Task statement –
The lines to return run from the start of the material below through the line holding "tF_[ 13-16 CX-5pptF_[itg^]ȑjMA1240170OE", both included; please give them back exactly, minus the pictures.

* * *

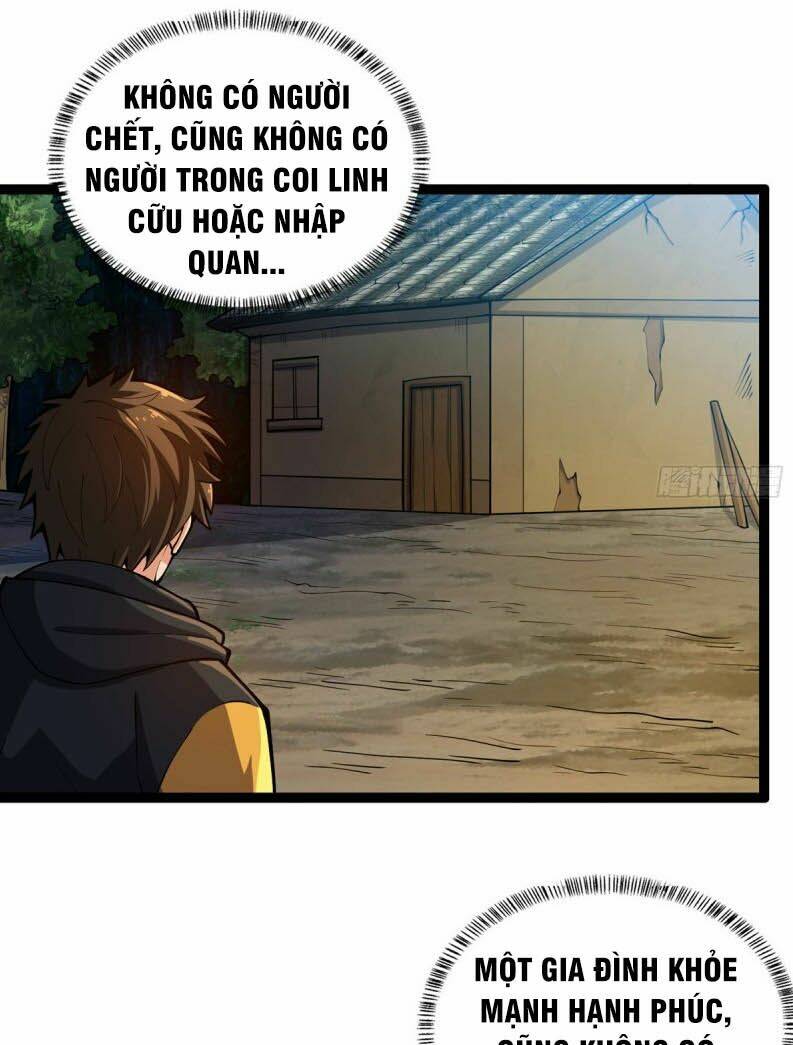 nơi này có yêu khí chapter 61 13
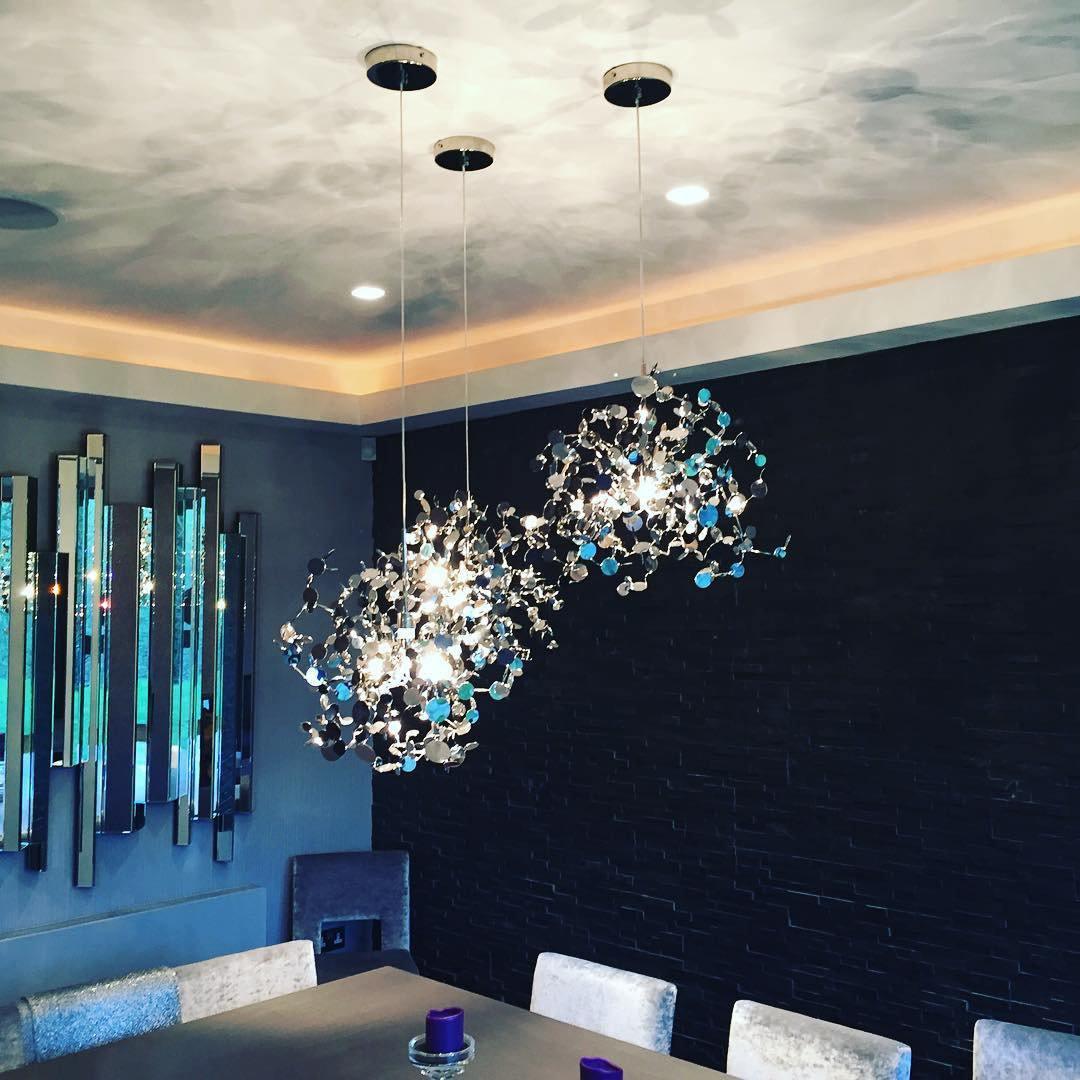 Luminex Pendant Lamp - Blowlighting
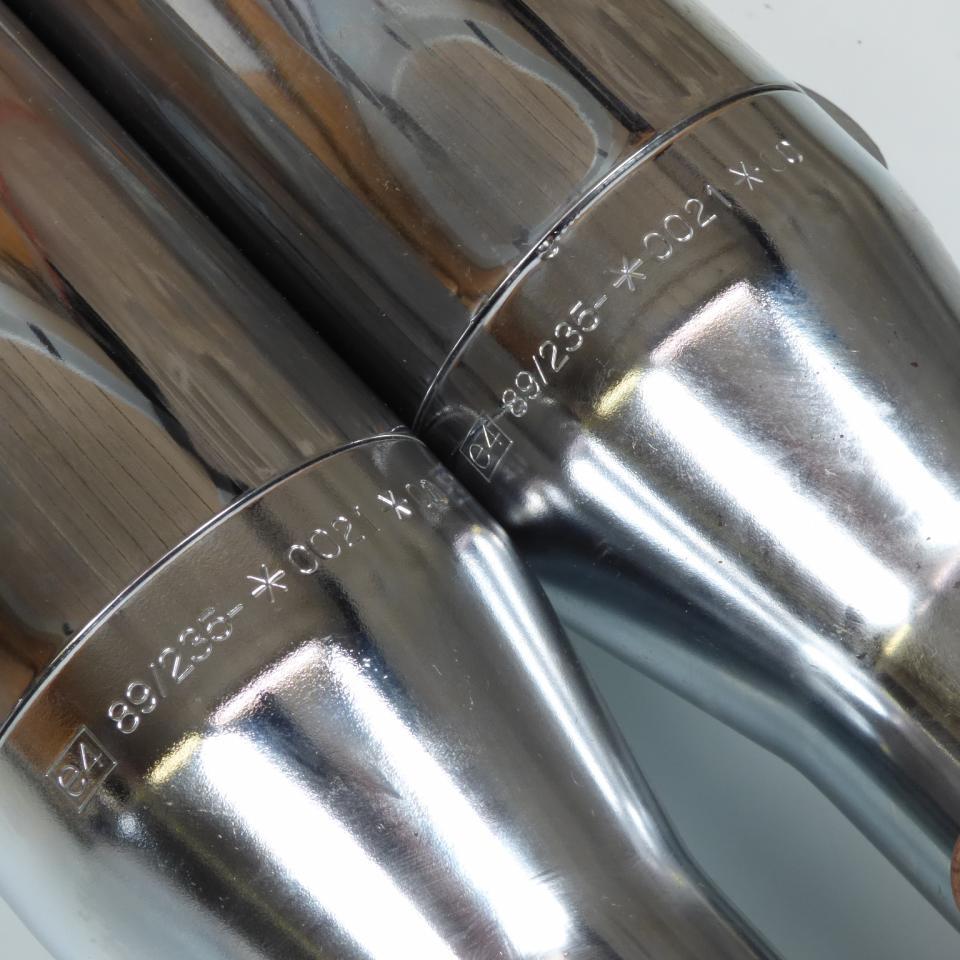 Silencieux d échappement Lazer pour Moto Kawasaki 1500 VN classic 1996 à 1999 88.4014.A Neuf en destockage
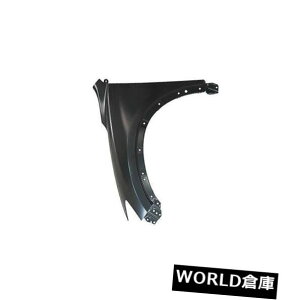tF_[ 13-16 CX-5pptF_[itg^]ȑjMA1240170OE Replacement Fender for 13-16 CX-5 (Front Driver Side) MA1240170OE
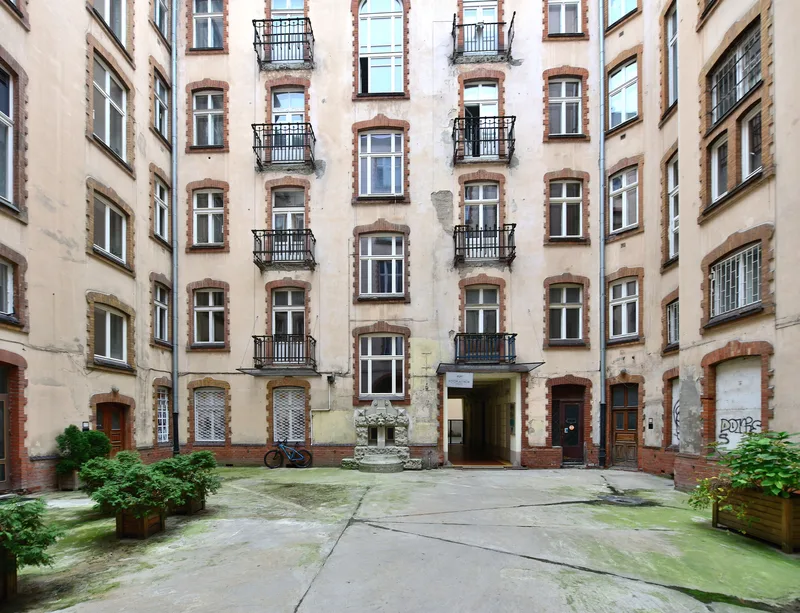 Kamienica Hoserów przy Al. Jerozolimskich 51 w Warszawie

* * *

Solution to this task –
 nơi này có yêu khí chapter 61 13
 Luminex Pendant Lamp - Blowlighting
 Silencieux d échappement Lazer pour Moto Kawasaki 1500 VN classic 1996 à 1999 88.4014.A Neuf en destockage
tF_[ 13-16 CX-5pptF_[itg^]ȑjMA1240170OE Replacement Fender for 13-16 CX-5 (Front Driver Side) MA1240170OE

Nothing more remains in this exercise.